TASK 1: List every numbered definition that the excerpt on down-conservative functions refers to by its label.
TASK 2: Copy part of the excerpt on down-conservative functions word for word, beginning at the words "Let $f_T$ be" and stopping after the words "function $f$ is said to be down-conservative.".

EXCERPT PROVIDED:
>>>>
Down-conservative function

Let $f_T$ be a function defined on $\mathbb{N}^{\star}$, the definition of which depends on a dashed line $T$, like $\mathrm{t}_T$, $\mathrm{t\_value}_T$ and $\mathrm{t\_space}_T$. Let $U$ be a dashed line and $V$ one of its dashed sublines. If the set of possible values assumed by $f_V$ is a subset of those ones assumed by $f_U$, i.e. if

$$f_V(\mathbb{N}^{\star}) \subseteq f_U(\mathbb{N}^{\star})$$

Then the $f_U$ function is said to be down-conservative. In addition, consistently with the definitions of $\mathrm{t}$, $\mathrm{t\_value}$ and $\mathrm{t\_space}$ (Definitions T.7, T.8 and T.9):

• If $f_U$ is down-conservative for every $U$, the function $f$ is said to be down-conservative.
• If there exists a dashed line $U$ such that $f_U$ is not down-conservative, then the function $f$ is said to be not down-conservative.

With reference to the dashed line $T = (3, 4, 5)$ and its dashed subline $U = (3, 4)$ shown in Figure 5, with $f = \mathrm{t\_space}$, we have that

$$\mathrm{t\_space}_T(\mathbb{N}^{\star}) = \mathrm{t\_space}_T(\{1, 2, 3, 4, 5, 6, 7, \ldots\}) = \{1, 2, 7, 11, 13, 14, 17, \ldots\}$$
$$\mathrm{t\_space}_U(\mathbb{N}^{\star}) = \mathrm{t\_space}_T(\{1, 2, 3, 4, 5, 6, 7, 8, 9, 10, 11 \ldots\}) = \{1, 2, 3, 6, 7, 9, 11, 13, 14, 17, 18, \ldots\}$$

So, as expected by Definition T.11:

$$\mathrm{t\_space}_T(\mathbb{N}^{\star}) = \{1, 2, 7, 11, 13, 14, 17, \ldots\} \subseteq \{1, 2, 3, 6, 7, 9, 11, 13, 14, 17, 18, \ldots\} = \mathrm{t\_space}_U(\mathbb{N}^{\star})$$

Since this happens for every dashed subline $U$, we say that $\mathrm{t\_space}_T$ is down-conservative. Indeed this behaviour does not depend even on the starting dashed line $T$, so we say that the function $\mathrm{t\_space}$ is down-conservative.
<<<<
PROVIDED MATERIAL:
>>>>
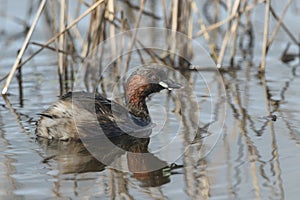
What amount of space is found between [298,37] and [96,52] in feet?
10.3

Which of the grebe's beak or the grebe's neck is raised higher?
the grebe's beak

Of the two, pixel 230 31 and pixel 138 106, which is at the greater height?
pixel 230 31

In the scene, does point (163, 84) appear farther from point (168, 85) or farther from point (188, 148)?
point (188, 148)

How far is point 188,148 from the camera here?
18.2 ft

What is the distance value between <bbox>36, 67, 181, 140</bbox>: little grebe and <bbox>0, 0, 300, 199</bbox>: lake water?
120 millimetres

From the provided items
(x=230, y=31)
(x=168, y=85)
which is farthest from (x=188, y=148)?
(x=230, y=31)

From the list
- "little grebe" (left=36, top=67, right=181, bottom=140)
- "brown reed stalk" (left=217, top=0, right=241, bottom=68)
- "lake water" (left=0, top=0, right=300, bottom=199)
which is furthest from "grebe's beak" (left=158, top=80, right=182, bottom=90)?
"brown reed stalk" (left=217, top=0, right=241, bottom=68)

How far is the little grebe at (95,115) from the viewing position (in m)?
5.73

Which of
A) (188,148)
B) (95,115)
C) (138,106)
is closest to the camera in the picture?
(188,148)

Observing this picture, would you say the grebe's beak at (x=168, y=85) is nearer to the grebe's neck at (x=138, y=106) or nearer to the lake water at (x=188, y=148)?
the grebe's neck at (x=138, y=106)

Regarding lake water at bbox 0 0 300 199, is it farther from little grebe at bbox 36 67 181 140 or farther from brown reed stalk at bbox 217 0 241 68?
brown reed stalk at bbox 217 0 241 68

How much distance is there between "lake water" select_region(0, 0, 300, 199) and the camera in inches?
182

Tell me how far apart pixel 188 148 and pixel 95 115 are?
808mm

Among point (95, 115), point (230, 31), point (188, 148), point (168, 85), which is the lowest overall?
point (188, 148)
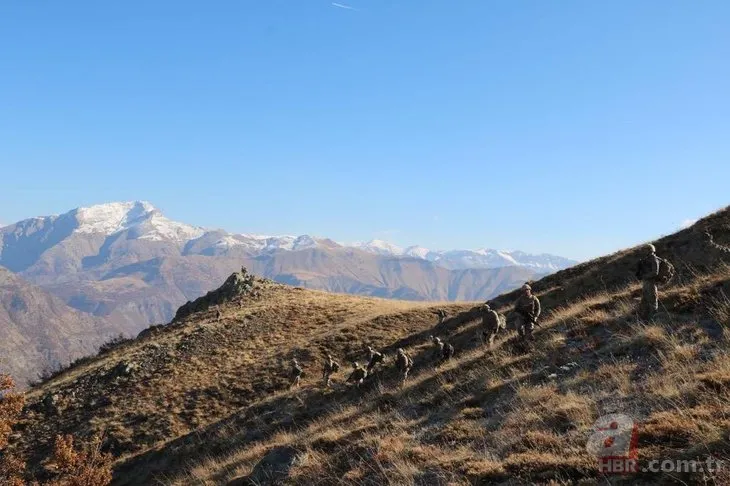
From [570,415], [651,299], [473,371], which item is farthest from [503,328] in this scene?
[570,415]

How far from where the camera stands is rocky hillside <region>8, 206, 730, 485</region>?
29.0 ft

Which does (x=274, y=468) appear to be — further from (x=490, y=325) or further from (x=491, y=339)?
(x=490, y=325)

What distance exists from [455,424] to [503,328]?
1068 cm

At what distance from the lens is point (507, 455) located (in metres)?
9.05

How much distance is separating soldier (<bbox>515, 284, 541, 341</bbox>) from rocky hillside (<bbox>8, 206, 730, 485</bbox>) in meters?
0.56

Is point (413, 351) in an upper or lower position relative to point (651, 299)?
lower

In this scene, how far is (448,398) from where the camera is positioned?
14414mm

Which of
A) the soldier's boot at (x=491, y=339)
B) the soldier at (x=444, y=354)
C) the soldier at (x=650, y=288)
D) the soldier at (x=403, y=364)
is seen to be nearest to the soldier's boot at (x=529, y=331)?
the soldier's boot at (x=491, y=339)

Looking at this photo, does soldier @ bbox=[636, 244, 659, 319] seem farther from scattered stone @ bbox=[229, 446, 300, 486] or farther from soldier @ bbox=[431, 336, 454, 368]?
scattered stone @ bbox=[229, 446, 300, 486]

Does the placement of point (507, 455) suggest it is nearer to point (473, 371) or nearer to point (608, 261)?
point (473, 371)

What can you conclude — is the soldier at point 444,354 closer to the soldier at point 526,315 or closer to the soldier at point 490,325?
the soldier at point 490,325

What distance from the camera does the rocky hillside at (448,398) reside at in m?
8.83

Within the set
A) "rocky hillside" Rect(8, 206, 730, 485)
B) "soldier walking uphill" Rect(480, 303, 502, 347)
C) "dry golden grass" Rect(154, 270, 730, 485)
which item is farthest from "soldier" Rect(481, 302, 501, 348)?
"dry golden grass" Rect(154, 270, 730, 485)

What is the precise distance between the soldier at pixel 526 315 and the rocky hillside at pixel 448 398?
1.83ft
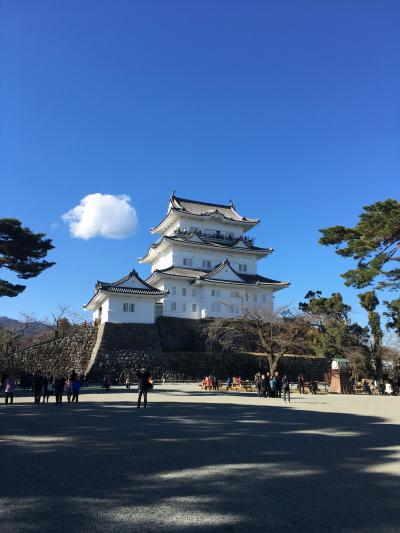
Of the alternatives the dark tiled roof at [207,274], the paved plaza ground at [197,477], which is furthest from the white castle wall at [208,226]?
the paved plaza ground at [197,477]

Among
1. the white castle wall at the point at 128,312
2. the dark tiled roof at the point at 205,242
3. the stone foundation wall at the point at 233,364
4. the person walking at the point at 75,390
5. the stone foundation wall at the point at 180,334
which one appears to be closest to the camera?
the person walking at the point at 75,390

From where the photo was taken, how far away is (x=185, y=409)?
547 inches

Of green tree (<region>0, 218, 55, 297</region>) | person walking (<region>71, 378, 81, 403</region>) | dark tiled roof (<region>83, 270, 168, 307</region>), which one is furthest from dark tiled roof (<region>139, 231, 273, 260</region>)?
person walking (<region>71, 378, 81, 403</region>)

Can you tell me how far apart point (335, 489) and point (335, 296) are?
40907mm

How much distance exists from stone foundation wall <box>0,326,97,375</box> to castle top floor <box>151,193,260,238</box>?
15.0 meters

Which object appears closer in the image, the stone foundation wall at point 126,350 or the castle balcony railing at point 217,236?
the stone foundation wall at point 126,350

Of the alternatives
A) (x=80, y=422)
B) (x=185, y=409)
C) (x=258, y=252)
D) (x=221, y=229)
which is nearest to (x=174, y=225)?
(x=221, y=229)

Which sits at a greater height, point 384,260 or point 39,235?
point 39,235

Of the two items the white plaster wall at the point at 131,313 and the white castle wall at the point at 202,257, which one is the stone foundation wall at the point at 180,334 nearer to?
the white plaster wall at the point at 131,313

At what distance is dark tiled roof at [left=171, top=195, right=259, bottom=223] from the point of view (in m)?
45.8

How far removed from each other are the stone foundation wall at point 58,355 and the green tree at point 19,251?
12842mm

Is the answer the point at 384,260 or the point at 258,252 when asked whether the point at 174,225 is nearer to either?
the point at 258,252

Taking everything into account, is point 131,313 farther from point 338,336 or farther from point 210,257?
point 338,336

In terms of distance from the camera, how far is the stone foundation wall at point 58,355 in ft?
107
<<<<
RESULT 1: Definition T.7, Definition T.8, Definition T.9, Definition T.11

RESULT 2:
Let $f_T$ be a function defined on $\mathbb{N}^{\star}$, the definition of which depends on a dashed line $T$, like $\mathrm{t}_T$, $\mathrm{t\_value}_T$ and $\mathrm{t\_space}_T$. Let $U$ be a dashed line and $V$ one of its dashed sublines. If the set of possible values assumed by $f_V$ is a subset of those ones assumed by $f_U$, i.e. if

$$f_V(\mathbb{N}^{\star}) \subseteq f_U(\mathbb{N}^{\star})$$

Then the $f_U$ function is said to be down-conservative. In addition, consistently with the definitions of $\mathrm{t}$, $\mathrm{t\_value}$ and $\mathrm{t\_space}$ (Definitions T.7, T.8 and T.9):

• If $f_U$ is down-conservative for every $U$, the function $f$ is said to be down-conservative.